La generazione ansiosa: il paradosso dei genitori iperprotettivi

Sembra che la questione della genitorialità sia quella più urgente da affrontare. Ne La generazione ansiosa Haidt parla di iperprotezione dei genitori verso i figli. Ma questa si manifesta soltanto nel mondo reale, mentre è pressoché assente in quello digitale. Viviamo il paradosso della geolocalizzazione dei ragazzi, mentre i volti dei bambini appena nati approdano su Instagram, tra l’altro senza alcuna possibilità di scelta e autodeterminazione. Per alcuni è questione di business e denaro, ma per tante persone comuni no. Dobbiamo farne una questione di mero narcisismo o è inconsapevolezza?

«Non credo sia corretto parlare di narcisismo. Semplicemente ognuno di noi, tramite la fruizione delle piattaforme, ha inconsciamente interiorizzato delle pratiche social(i). Condividere gli aspetti più intimi e privati della propria vita fa semplicemente parte delle regole del gioco che i social hanno scritto per noi. Se è vero che per alcuni influencer e personaggi pubblici la condivisione di contenuti con al centro i propri figli è spesso legata a interessi economici e di immagine, per la maggior parte delle persone comuni si tratta di una questione più complessa e meno consapevole.

Credono di avere il controllo su ciò che condividono. Ma spesso ignorano il potenziale rischio legato alla diffusione non autorizzata e alla manipolazione delle immagini da parte di terzi. Non considerano le possibili ripercussioni sulla privacy e l’autodeterminazione dei bambini in futuro. La gestione dell’immagine digitale diventerà una questione delicata per i figli. Questi potrebbero trovarsi con una traccia online creata senza il loro consenso: un limite alla loro capacità di autodeterminare come vogliono essere rappresentati nel mondo digitale».

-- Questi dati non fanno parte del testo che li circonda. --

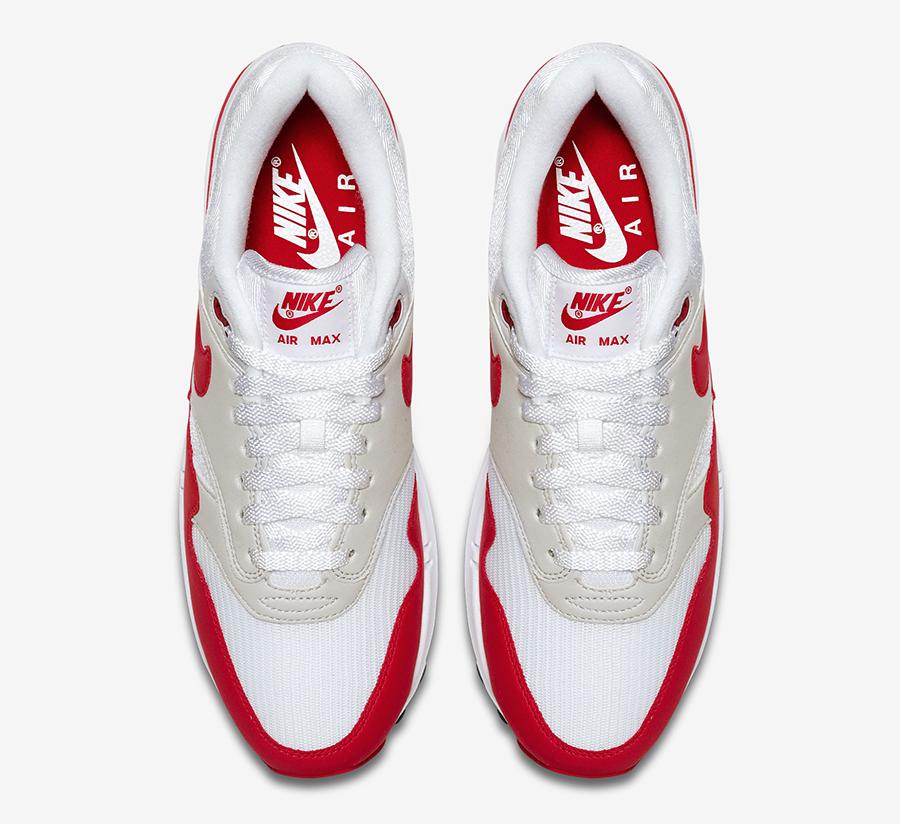 Nike Air Max 1 OG University Red 908375-103 2018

Le ragazze non stanno bene

Secondo Haidt sono le ragazze quelle che stanno peggio. La fotocamera interna del telefono, i social e i like le sottopongono a una valutazione estetica costante. Ma come glielo si spiega a queste giovani donne che questo tipo di compiacimento non è che una trappola? Che l’esibizione di sè e del proprio corpo continua a incasellarle in quei modelli patriarcali – che nella società vorrebbero la donna madre o seduttrice – che stiamo cercando di smontare?

«Anche in questo caso, bisognerebbe partire dall’educazione. I social media, per come sono stati progettati, alimentano l’insicurezza e la dipendenza da validazione esterna. Ho osservato questo fenomeno in particolare su TikTok. Qui è sempre più frequente trovare ragazzine molto giovani che soffrono di disturbi del comportamento alimentare, in particolare di anoressia nervosa. Richiedono costantemente attenzioni che si trasformano, però, in validazione della loro malattia.

È fondamentale spiegare, non solo alle ragazze ma a tutti i bambini e adolescenti, come la “cultura del like” li renda vulnerabili all’oggettivazione costante e al confronto con immagini manipolate o irrealistiche, che non dovrebbero essere prese come riferimento. I social media perpetuano standard estetici e sociali dannosi, promuovendo una cultura del successo personale e del “se vuoi, puoi”, spesso veicolata da persone esteticamente attraenti, perché questo è il modello che le piattaforme vogliono amplificare. In alcuni documenti interni di TikTok, ai moderatori viene richiesto di “sopprimere i post creati da utenti ritenuti troppo brutti, poveri o disabili per la piattaforma”. Come possiamo permettere che i nostri figli si relazionino in un contesto così impregnato di bias socioculturali?».